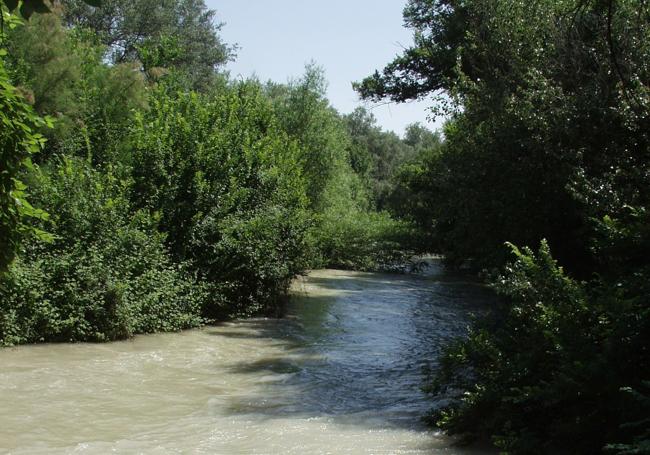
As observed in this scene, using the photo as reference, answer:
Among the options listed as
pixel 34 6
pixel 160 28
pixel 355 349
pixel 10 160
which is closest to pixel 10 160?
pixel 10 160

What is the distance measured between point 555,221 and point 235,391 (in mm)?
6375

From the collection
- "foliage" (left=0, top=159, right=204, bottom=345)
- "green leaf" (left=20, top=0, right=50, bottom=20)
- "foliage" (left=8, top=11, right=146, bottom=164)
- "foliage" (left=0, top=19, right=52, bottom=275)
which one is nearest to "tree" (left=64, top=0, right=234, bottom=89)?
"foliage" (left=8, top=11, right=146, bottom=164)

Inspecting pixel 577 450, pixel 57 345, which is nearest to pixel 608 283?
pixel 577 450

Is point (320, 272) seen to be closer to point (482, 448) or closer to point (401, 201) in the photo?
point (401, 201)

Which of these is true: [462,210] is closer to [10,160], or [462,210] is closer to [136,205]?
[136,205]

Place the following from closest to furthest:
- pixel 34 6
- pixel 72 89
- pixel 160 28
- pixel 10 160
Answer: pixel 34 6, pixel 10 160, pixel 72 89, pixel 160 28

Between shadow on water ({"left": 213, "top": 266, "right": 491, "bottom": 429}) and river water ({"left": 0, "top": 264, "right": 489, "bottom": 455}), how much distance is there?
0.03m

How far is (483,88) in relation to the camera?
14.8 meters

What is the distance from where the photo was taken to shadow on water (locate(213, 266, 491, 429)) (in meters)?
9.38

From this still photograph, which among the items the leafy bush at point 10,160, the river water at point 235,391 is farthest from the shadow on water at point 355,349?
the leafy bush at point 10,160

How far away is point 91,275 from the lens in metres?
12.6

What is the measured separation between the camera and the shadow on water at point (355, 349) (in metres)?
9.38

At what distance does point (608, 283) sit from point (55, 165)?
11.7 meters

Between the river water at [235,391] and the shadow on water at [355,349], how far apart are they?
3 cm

• • • •

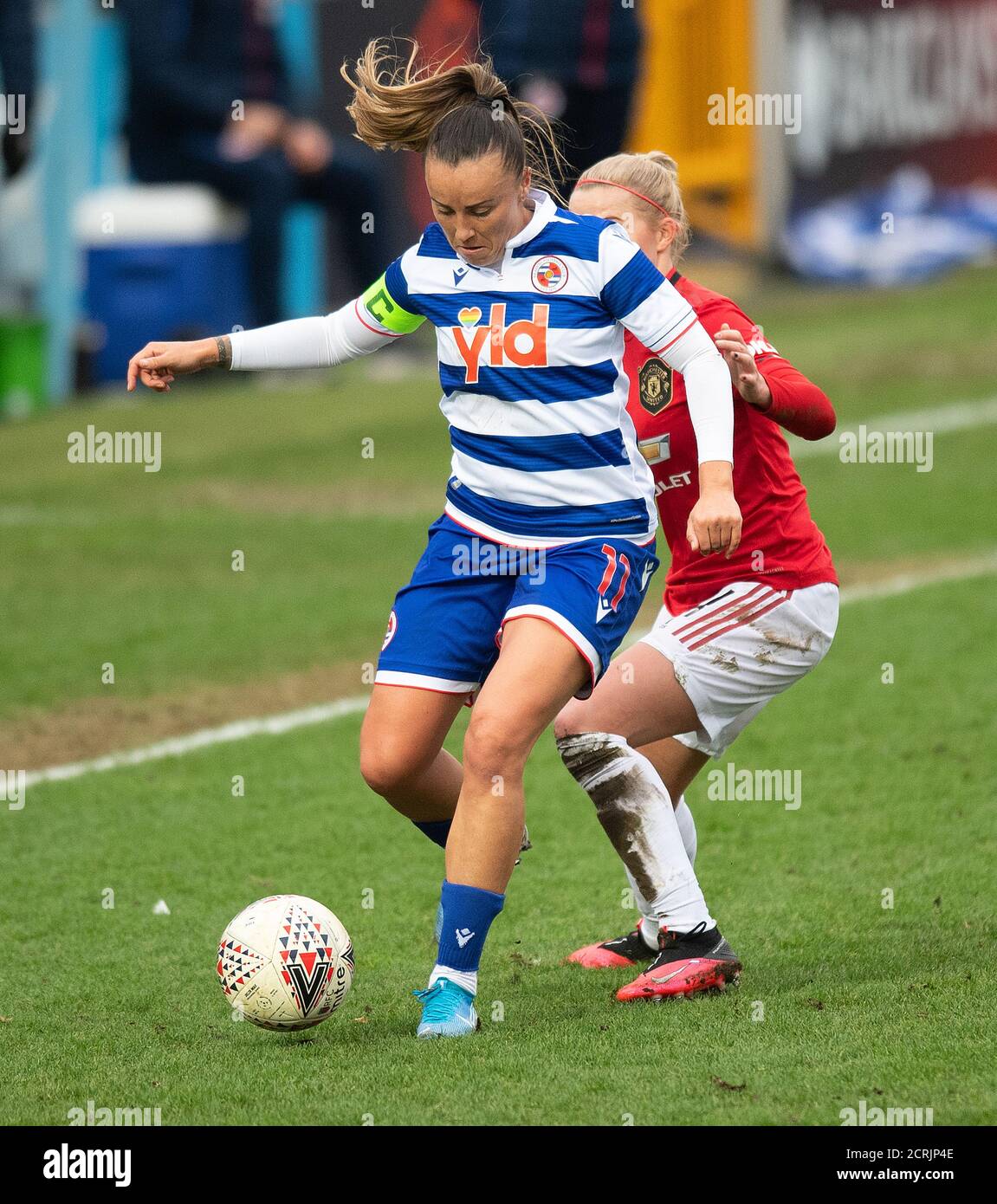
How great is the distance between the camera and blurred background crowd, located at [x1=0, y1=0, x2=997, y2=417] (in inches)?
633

• • • •

■ **Requirement**
Reproduce verbatim the lines of the entries from the one containing "Which of these" through the one containing "Answer: pixel 34", inclusive.

■ **Full response**
Which of these is true: [462,210] is closer to [10,160], or [462,210] is closer to [136,205]?
[136,205]

Place the following from closest to furthest:
- pixel 34 6
- pixel 72 89
- pixel 160 28
- pixel 10 160
Answer: pixel 34 6, pixel 10 160, pixel 72 89, pixel 160 28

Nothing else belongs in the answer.